On Friday 17 October 2008 09:44:42 am Jody Garnett wrote:
> Ben Caradoc-Davies wrote:
> > Jody and Justin,
> >
> > I am having trouble understanding the use of GeoAPI 2.2
> > ComplexAttribute, particularly for complex types with simple content.
> > As I noted earlier, GML3 on trunk binds every ComplexAttribute,
> > including CodeType, to Collection. I now suspect that my problems are
> > in GeoAPI 2.2 (or my understanding of it), not just in the GeoTools
> > GML3 implementation.
>
> The thing is - it is a collection of Property. With that you have a
> pretty wide range of expression:
> - Since Property can be an Attribute or Association
> - You can repeate Property entries (if maxOccurs is greater than 1)
> - Property acts similar to a Key Value pair in a Java Map; it is just
> that the keys used are a bit more formal
>
> > Here is a concrete example. gml:name is a gml:CodeType, which is an
> > xs:complexType with xs:simpleContent that extends xs:string and adds a
> > codeSpace attribute. For example:
> >
> > <gml:name codeSpace="urn:x-something:whatever">SCOPED_IDENTIFIER</name>
>
> That sounds fine, something to consider that since this is a formal
> vocabulary you may already have a formal CodeList defined for the
> "x-something:whatever"; that is you may already have a binding for the
> type that is non String.
>
> > In the old GeoTools 2.4.x community-schemas feature model (fm), based
> > on geoapi-nogenerics 2.1.0, ComplexAttributeImpl had a value (any
> > Object) which would have in this case been the string
> > "SCOPED_IDENTIFIER", and the codeSpace was smuggled in a user-data map
> > and unpacked at encoding time by some horrible binding override.
> >
> > In GeoAPI 2.2, ComplexAttribute has a value that is a
> > Collection<Property>. The codeSpace could be a Property in this
> > collection, but where should the content string "SCOPED_IDENTIFIER"

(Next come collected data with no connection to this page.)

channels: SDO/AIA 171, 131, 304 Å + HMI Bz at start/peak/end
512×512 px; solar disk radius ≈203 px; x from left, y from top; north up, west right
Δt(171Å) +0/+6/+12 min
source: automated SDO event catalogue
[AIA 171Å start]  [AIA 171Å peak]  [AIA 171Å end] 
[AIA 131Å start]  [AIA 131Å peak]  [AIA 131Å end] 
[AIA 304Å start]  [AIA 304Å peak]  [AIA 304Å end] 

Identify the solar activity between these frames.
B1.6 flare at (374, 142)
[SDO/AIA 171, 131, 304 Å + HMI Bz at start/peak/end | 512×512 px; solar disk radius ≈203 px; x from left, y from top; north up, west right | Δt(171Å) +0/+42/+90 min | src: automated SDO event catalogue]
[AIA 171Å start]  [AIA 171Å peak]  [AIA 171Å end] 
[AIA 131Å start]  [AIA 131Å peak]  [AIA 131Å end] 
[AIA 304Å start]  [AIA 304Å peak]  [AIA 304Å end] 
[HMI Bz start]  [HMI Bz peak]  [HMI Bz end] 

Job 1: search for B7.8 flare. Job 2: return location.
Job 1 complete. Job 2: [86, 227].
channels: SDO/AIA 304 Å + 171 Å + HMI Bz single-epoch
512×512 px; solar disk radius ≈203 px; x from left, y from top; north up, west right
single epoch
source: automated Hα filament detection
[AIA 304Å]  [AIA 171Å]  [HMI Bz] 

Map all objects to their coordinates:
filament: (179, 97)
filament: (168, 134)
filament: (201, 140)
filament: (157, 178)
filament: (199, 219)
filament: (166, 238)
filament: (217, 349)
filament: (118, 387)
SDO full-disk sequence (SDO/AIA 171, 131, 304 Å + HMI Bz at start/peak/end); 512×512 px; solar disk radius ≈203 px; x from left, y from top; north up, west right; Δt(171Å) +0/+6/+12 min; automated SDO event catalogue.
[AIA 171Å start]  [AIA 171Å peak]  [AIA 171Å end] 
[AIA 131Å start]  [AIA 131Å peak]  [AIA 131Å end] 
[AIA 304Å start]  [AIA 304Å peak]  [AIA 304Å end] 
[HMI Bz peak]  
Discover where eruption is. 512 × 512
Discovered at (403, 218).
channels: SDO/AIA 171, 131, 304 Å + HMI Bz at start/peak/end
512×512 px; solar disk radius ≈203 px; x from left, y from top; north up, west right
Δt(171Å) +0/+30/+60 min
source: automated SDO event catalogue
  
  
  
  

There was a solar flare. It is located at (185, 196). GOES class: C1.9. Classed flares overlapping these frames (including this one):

> > go? Or am I barking up the wrong tree?
>
> You should have an Attribute in your Collection; that contains the value
> "SCOPED_IDENTIFIER"; the attribute descriptor should have the name
> "gml:name", and the AttributeType (for that descriptor) should have
> information about the binding (is it String; or is it a CodeList?).
> There is a Map in one of these data structures that you can use you can
> use to stuff the "urn:x-something:whatever" into for safe keeping if you
> want to remember it for later.
>
> Please consider the Attribute to be a Key / Value pair - the Key is the
> Attribute Descriptor (ie gml:name); they key also is of a specific type
> (indicating the value is forced to be a String). The value is going to
> be SCOPED_IDENTIFIER.
>
> > Does GeoAPI 2.2 support xs:complexType with xs:simpleContent?
>
> Your above example did not really need anything beyond attribute; do you
> have any other entries in your complex type?
>
> > How would you model my gml:name example in GeoAPI 2.2?
> >
> > In a nutshell, the problem appears to be that XML allows a node to
> > have content and attributes/children, while GeoAPI 2.2 allows only
> > attributes/children (properties).
>
> I hear what you are saying; even if the above example I am mostly
> focused on the value. Have a look at which one of the data structures
> has a Map for you to put the codeSpace= entry into? I think you are the
> first person I have talked to wanting to address this issue.
>
> > As an aside, do you have any examples showing how XML documents should
> > be converted into GeoAPI 2.2? There are some minimal snippets in the
> > javadoc, but these cover few cases.
>
> In the wiki; Gabriel has some examples (but they may be dated).